Поскольку я жила и работала в довольно насыщенной культуре гурманов, я старалась скрывать эти факты о себе. Я знала, как заказать вкусные блюда в любом конкретном ресторане. И я могла бы потребовать вкусные напитки от "счастливого часа" до разливки по бутылкам.
Но втайне я едва ли могла позаботиться о себе.
Джона уже знал это обо мне. Вот почему он постоянно пытался накормить меня. Это раздражало. Но в то же время, это было милым. И если бы он не подкидывал мне пару раз в неделю вкуснейшие пирожки из фудтрака, я, вероятно, умерла бы от голода много лет назад, ударилась головой об угол кухонного стола, а потом истекла кровью, потому что была совсем одна. Моим братьям и в голову не пришло бы проведать меня, по крайней мере, пару недель.
Мрачно? Да.
Правда? Также, да.
Но, несмотря на всё это, Джона всё ещё был в моей квартире добрых двенадцать часов после того, как мы взяли еду на вынос прошлой ночью, и я начала нервничать.
— Тогда, может быть, тебе стоит взять свой кофе и пойти порыться в своём собственном холодильнике.
Он повернулся, улыбаясь, и позволил дверце холодильника закрыться самой по себе.
— Там тоже нет еды.
— Я же сказала тебе, что у меня есть овсянка. И не просто овсянка. У меня есть все хорошие вкусы. Персик, черника, коричневый сахар и корица, яблоки с корицей, банан...
Он по-настоящему вздрогнул, когда я сказала "банан". Он ненавидел бананы больше всего на свете.
— Ты хочешь, чтобы я приготовила тебе тарелку каши?
Я предложила это только потому, что знала, что он ни за что не согласится на это.
— Я буду голодать. Спасибо.
Он уже поставил сливочник на стойку, так что я занялась приготовлением своей чашки кофе и налила ему. Он не пил его со сливками, но знал, что я не притронусь к напитку без них. С его стороны было очень заботливо подготовить сливки для меня.
Но я была раздражена тем, что он всё ещё был здесь. И что он увидел меня такой, что это определённо дойдёт до моих братьев и мгновенно станет ходячей шуткой и никогда не исчезнет.
— Ты был не в себе прошлой ночью, — сказала я, задаваясь вопросом, объяснит ли он, почему он провёл ночь.
Я не смотрела на него, но почувствовала, как кто-то пожал плечами у меня за спиной.
— Твой диван несправедливо удобен. У меня не было ни единого шанса.
Он, очевидно, не помнил, как я лежала прямо на нём. Так что, хотя бы, это было тайной.
— Это правда. Мне пришлось полежать на пятидесяти диванах, прежде чем я выбрала этот.
— Я помню.
— О, да, я забыла, что ты ходил со мной.
— Потом ты заставила их обить его для тебя этим цветочным узором.

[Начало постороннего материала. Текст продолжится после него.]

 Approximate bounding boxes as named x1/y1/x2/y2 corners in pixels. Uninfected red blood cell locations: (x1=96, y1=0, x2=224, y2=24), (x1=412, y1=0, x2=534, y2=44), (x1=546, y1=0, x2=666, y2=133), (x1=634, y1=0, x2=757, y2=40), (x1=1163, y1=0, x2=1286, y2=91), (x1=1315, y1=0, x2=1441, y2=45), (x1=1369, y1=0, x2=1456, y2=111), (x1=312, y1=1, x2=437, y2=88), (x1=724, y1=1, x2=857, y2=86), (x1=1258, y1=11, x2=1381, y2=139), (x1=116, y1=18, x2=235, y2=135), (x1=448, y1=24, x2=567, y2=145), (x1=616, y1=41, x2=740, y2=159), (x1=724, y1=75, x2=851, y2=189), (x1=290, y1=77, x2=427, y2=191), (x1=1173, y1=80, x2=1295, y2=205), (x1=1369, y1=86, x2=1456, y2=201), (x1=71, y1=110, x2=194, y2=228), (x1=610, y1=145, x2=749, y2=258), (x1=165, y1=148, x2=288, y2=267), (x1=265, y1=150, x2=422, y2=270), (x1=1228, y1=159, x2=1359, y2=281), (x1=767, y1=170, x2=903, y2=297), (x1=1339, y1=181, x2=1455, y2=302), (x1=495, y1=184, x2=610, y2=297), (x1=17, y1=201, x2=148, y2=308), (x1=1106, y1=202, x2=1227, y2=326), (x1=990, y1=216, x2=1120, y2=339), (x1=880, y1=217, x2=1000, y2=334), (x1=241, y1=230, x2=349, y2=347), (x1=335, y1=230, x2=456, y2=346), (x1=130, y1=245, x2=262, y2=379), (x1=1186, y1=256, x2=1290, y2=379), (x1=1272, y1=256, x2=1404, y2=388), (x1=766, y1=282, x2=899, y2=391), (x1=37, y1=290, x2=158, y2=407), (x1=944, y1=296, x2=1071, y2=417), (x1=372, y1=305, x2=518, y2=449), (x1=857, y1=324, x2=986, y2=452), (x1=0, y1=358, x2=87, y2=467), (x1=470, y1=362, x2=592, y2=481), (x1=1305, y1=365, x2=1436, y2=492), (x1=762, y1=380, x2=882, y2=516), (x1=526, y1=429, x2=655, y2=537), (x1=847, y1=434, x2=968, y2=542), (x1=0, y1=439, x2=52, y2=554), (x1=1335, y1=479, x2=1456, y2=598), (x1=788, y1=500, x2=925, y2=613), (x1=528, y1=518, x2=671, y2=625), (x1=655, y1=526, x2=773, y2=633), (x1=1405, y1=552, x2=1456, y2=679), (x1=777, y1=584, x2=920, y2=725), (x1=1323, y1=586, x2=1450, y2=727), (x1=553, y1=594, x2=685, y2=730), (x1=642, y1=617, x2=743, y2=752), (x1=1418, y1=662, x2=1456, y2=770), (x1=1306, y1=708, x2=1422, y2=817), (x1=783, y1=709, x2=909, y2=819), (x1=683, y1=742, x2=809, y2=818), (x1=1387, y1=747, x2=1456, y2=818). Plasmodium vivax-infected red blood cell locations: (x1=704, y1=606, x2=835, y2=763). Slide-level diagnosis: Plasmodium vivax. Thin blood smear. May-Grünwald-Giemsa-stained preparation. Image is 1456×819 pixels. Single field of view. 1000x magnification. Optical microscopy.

Продавец был очень зол.
Я фыркнула, прежде чем сделала глоток своего идеального кофе.
— Он не должен был злиться. Эта штука стоила руки и ноги. Я знаю, что он получил от продажи фантастические комиссионные. Он был просто одним из тех людей, которые любили жаловаться. Могу заверить тебя.
— Как ты могла догадаться?
Его вопрос прозвучал невинно, но я услышала веселье, которое он пытался скрыть в своём тоне.
— Просто догадалась. Он также сделал замечание о том, что, возможно, я хотела бы меньший размер. И когда я сказала ему, что хочу, чтобы его доставили и собрали, он издал сопливый звук.
— Хорошо, я помню комментарий о меньшем размере. Но думаю, что это было связано с тем, чтобы закончить его в установленные тобой сроки. Но не было никакого сопливого шума по поводу доставки. Ты это выдумала.
Я развернулась и упёрлась задницей в стойку.
— Я слышала. Он возненавидел меня.
Он покачал головой, но, наконец, рассмеялся.
— Ты бредишь. Он не возненавидел тебя. Никто тебя не ненавидит. Ты это же... ты.
— Что это должно означать?
Он выдержал мой пристальный взгляд.
— Ты знаешь, что это значит, — когда я сжала губы и покачала головой, он добавил: — Я не знаю, ты... такая милая. И забавная. И... великолепная. И у тебя есть способ заставить всех почувствовать себя твоими лучшими друзьями на мгновение. Бедняга, наверное, просто нервничал.
Настала моя очередь закатывать глаза, несмотря на то, что от его комплиментов мне стало тепло и сентиментально.
— Это такая чушь собачья. Ты был там. Он сделал это ради моих денег.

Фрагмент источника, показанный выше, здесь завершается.